▸ **DÉTAIL DE LA CONSIGNE**: Dans le texte sur l'économie sociale de marché, recopiez le passage qui commence à « Les expériences des » et se termine à « l’Haïti de demain. », en substituant « pays nordiques » à « pays scandinaves ».

▸ **PAGE**:
^^^^^^^^
Pourquoi se développer en laissant   une quantité non négligeable de gens au bord de la route? Peut-on partir avec tout le monde? Si oui, comment devrait-on procéder? C’est à ce point important que certains jeunes haïtiens  divergent sur la direction à prendre. Car, pour eux, de ces deux voies il faut choisir une. Au risque de choquer certains, il existe une troisième voie. Cette voie c’est l’économie sociale de marché   couramment appelée « démocratie sociale » par les socialistes. Les pays qui ont adopté ce modèle, arrive toujours au haut de la liste dans les différents classements sur l’indice de développement humain(IDH). Ces pays se trouvant majoritairement au nord de l’Europe, ont compris qu’il est presqu’impossible de supprimer le capitalisme, ils ont choisi de lui apporter des correctifs sociaux. Ils réussissent à conjuguer performance économique et protection sociale. Ce système politique, est, pour certains, le résultat d’un double compromis entre l’Etat et le marché d’une part, et entre le patronat et les syndicats d’autre part. Les initiatives privées y sont fortement encouragées et l’Etat assure via une forte pression fiscale, la redistribution des richesses et la réduction des inégalités. Leurs systèmes de santé et éducatifs sont parmi les plus performants au monde. Ils sont parmi les pays, les plus compétitifs au monde. Les fondamentaux de leurs économies sont presque tous aux verts, malgré la crise économique mondiale. La transparence et la modestie est de rigueur dans les administrations publiques. Et comme résultat, quand on demande aux suédois, est ce qu’ils sont heureux? 94% répondent affirmativement.

Les expériences des décennies passées nous apprennent que copier servilement le modèle de développement d’un autre pays produit rarement de bons résultats. Mais, en s’inspirant des autres, certains pays arrivent à améliorer leurs modèles de société. Sachant que les Etats-Unis, la France et le Canada, longtemps considérés comme modèles pour les haïtiens, envoient régulièrement des délégations d’observations dans les pays scandinaves, nous pouvons   humblement conseiller aux jeunes politiciens haïtiens   d’observer à la loupe ces modèles de sociétés. Ils trouveront, peut-être, des éléments qui les aideront à mieux définir un modèle de société pour l’Haïti de demain.
^^^^^^^^
▸ **DONNÉES SOURCES**:
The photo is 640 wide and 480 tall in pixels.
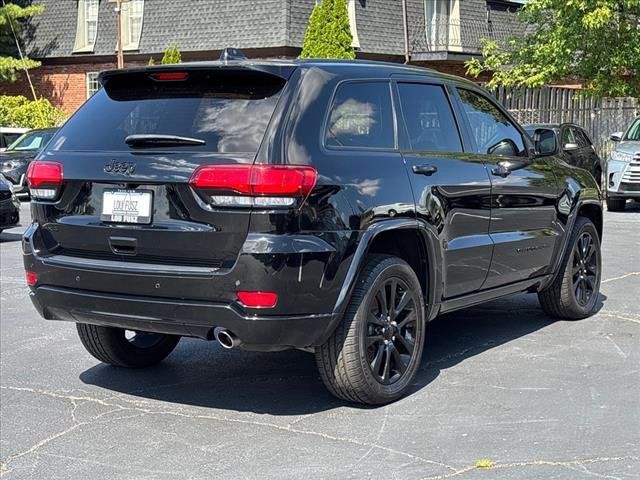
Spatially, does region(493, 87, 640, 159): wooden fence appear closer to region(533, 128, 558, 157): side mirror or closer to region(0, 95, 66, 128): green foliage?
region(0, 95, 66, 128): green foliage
^^^^^^^^
▸ **CORRIGÉ**:
Les expériences des décennies passées nous apprennent que copier servilement le modèle de développement d’un autre pays produit rarement de bons résultats. Mais, en s’inspirant des autres, certains pays arrivent à améliorer leurs modèles de société. Sachant que les Etats-Unis, la France et le Canada, longtemps considérés comme modèles pour les haïtiens, envoient régulièrement des délégations d’observations dans les pays nordiques, nous pouvons   humblement conseiller aux jeunes politiciens haïtiens   d’observer à la loupe ces modèles de sociétés. Ils trouveront, peut-être, des éléments qui les aideront à mieux définir un modèle de société pour l’Haïti de demain.